[Lines of data]
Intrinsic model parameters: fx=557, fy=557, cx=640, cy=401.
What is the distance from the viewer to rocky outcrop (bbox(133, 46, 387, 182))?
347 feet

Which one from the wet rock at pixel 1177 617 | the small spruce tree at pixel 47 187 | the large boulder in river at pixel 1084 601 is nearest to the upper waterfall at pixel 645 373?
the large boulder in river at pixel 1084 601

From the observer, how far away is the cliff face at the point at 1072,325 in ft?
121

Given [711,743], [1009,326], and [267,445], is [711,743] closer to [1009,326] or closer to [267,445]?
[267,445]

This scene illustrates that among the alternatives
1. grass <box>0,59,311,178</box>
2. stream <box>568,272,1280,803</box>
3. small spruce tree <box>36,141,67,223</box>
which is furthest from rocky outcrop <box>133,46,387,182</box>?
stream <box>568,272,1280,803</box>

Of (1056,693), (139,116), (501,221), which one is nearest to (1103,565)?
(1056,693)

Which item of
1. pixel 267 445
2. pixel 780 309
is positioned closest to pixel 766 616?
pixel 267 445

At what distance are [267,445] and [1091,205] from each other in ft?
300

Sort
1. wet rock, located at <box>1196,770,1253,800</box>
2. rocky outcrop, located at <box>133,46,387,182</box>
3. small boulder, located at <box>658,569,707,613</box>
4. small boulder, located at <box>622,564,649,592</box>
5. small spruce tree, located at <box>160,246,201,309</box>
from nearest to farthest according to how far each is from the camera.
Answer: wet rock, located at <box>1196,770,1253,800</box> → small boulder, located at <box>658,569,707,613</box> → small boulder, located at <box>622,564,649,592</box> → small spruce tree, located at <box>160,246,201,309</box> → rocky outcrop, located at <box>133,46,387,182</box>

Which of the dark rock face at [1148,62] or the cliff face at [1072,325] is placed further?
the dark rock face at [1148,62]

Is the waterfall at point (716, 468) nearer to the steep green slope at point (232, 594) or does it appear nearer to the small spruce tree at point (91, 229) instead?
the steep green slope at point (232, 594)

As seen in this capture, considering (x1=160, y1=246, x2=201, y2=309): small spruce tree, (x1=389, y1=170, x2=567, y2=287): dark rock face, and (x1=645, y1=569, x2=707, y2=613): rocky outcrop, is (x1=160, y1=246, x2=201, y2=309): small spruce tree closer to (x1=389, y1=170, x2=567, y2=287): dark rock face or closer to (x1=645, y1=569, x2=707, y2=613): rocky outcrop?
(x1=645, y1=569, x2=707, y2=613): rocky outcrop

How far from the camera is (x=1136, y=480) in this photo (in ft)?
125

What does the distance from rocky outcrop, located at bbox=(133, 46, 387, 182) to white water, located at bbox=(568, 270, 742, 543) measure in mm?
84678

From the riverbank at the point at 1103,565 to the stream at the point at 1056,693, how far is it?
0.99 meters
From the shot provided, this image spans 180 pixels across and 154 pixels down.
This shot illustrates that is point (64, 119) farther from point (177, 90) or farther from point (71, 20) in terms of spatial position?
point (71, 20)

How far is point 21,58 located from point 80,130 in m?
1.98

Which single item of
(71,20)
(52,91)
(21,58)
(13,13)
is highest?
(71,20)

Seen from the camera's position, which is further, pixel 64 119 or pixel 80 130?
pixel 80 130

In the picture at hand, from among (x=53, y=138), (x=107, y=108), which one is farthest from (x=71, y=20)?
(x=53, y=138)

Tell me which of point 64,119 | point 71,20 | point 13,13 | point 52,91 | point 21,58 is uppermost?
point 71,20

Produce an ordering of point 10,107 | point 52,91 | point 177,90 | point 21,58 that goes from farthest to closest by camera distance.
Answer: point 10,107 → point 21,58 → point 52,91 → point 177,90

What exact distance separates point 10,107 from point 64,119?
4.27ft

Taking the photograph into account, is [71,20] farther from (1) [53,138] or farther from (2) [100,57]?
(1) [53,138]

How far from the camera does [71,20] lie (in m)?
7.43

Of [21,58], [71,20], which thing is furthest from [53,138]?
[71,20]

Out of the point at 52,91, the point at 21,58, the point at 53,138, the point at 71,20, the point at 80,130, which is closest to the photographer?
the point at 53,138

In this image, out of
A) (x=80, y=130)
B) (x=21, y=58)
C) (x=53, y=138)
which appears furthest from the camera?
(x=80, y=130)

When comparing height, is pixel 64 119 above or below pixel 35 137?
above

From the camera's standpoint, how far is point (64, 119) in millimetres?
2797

**WRITTEN TASK:** Starting with the line that contains "How far from the camera does" and going on through the last line of the entries above, put those lines into a numbered list, leaving out blank lines.

**TASK RESULT:**
1. How far from the camera does [71,20] lie (in m)?
2. 7.43
3. Of [21,58], [71,20], which thing is furthest from [53,138]?
4. [71,20]
5. Out of the point at 52,91, the point at 21,58, the point at 53,138, the point at 71,20, the point at 80,130, which is closest to the photographer?
6. the point at 53,138
7. In this image, out of
8. A) (x=80, y=130)
9. B) (x=21, y=58)
10. C) (x=53, y=138)
11. which appears furthest from the camera?
12. (x=80, y=130)
13. When comparing height, is pixel 64 119 above or below pixel 35 137?
14. above
15. From the camera's standpoint, how far is point (64, 119) in millimetres?
16. 2797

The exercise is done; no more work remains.